Austria-Hungary 3.05% / German Empire 3.82%
Nazi Germany:
It shouldn't just be asked why Germany adopted a dictatorship, but why Germany adopted a dictatorship whose singular goal was the destruction of the Jewish people. I know that some Jews are deeply offended by the following, although I fail to see why and it's nothing but a fact: Germany would very probably have won WWII had it not invested its main resources into murdering the Jews of Europe. But then, WWII would have made no sense without that goal. It was only ostensibly about righting the (real or perceived) wrongs following WWI. Germany's way to the Holocaust was not a freak of history. In his epochal book "Ideology of Death.
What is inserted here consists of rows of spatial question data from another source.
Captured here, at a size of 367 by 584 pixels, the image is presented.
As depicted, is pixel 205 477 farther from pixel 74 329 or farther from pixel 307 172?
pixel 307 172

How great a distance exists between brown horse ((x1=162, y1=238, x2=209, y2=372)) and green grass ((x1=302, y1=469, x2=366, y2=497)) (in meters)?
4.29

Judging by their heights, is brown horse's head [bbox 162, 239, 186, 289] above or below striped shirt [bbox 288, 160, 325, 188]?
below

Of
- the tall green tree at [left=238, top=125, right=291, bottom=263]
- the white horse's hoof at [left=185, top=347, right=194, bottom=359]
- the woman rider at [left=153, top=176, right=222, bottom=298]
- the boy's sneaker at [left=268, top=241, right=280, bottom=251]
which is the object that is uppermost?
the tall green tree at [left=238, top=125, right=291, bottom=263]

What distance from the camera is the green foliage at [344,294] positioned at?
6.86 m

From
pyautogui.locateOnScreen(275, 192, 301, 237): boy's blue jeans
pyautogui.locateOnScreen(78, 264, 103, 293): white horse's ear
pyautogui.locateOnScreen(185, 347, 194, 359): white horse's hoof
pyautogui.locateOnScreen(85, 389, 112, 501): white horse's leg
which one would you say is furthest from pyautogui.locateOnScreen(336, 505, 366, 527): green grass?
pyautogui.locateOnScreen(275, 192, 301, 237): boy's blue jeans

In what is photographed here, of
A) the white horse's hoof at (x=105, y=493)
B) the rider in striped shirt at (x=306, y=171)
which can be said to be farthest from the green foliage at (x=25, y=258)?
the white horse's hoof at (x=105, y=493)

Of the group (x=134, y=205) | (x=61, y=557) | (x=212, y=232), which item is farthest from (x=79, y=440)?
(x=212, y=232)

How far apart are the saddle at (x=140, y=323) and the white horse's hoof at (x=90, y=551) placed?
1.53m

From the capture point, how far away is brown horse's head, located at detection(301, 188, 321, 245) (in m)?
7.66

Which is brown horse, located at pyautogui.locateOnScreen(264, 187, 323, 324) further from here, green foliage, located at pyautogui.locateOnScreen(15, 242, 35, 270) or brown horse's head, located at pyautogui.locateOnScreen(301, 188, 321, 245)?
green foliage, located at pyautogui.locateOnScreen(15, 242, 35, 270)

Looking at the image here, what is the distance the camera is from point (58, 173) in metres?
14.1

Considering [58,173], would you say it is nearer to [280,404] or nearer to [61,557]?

Why the Holocaust happend in Germany" John Weiss (a gentile, by the way) bursts that bubble.
The Holocaust happened in Germany, historian Weiss argues, because "the special nature of German and Austrian history" gave an utterly racist form of anti-Semitism "immense power." Weiss examines anti-Semitism's "Christian legacy" in Europe; the role of Martin Luther; the weakness of countervailing Enlightenment ideas in Germany and Austria-Hungary; and the central fact that, throughout the nineteenth and early twentieth centuries, "racism was increasingly used by upper-class reactionaries, middle-class nationalists, and lower-class populists as a weapon against the growing influence of democratic liberalism, economic modernization, and calls for social reform." Weiss reviews the rise of the Nazi movement and its fuhrer, Hitler's relationships with German elites, German (and Austrian) involvement with the death camps, and the postwar efforts of many German leaders (often with Allied support) to hide their prewar racial attitudes.
(From a Booklist review at Amazon.)

I do not think that a fatherless generation could have caused all that. Furthered it? Certainly. But caused? No.

However, I agree thoroughly with the last part of Female Misogynist's quote:
And now we have a large percentage of Americans and Europeans without fathers. And it seems that the Islamic world is willing to offer father figures, ones with a sinister agenda that is nonetheless at least not weak and feminine.
But then, post-Sixties lawlessness or better: prostitution of the law and general moral decline in the West has played a major role here. If I think of all the many German war-widows, many of them destitute refugees from the former German Eastern provinces, who have brought up their children, now in their Sixties and early Seventies, to be functioning, stable and upright citizens, I can not believe in a DECISIVE role of fatherlessness pre-Sixties. But then, those women had still internalized the values of the patriarchal society and were not spoilt rotten -- rather the reverse.

Of course, one can discuss now how many of the leading figures of the so influential and so destructive "68"-movement, who are of exactly that generation, had been fatherless, but that would be fodder for yet another entry.

This entry ends here and the picture below has only marginally to do with it. I happened to find it while I looked for WWI-casualty figures at Wikipedia:

A German prisoner helps British wounded make their way to a dressing station near Bernafay Wood following fighting on Bazentin Ridge, 19 July 1916, during the Battle of the Somme. Yep, evil white men oppressing helpless womyn.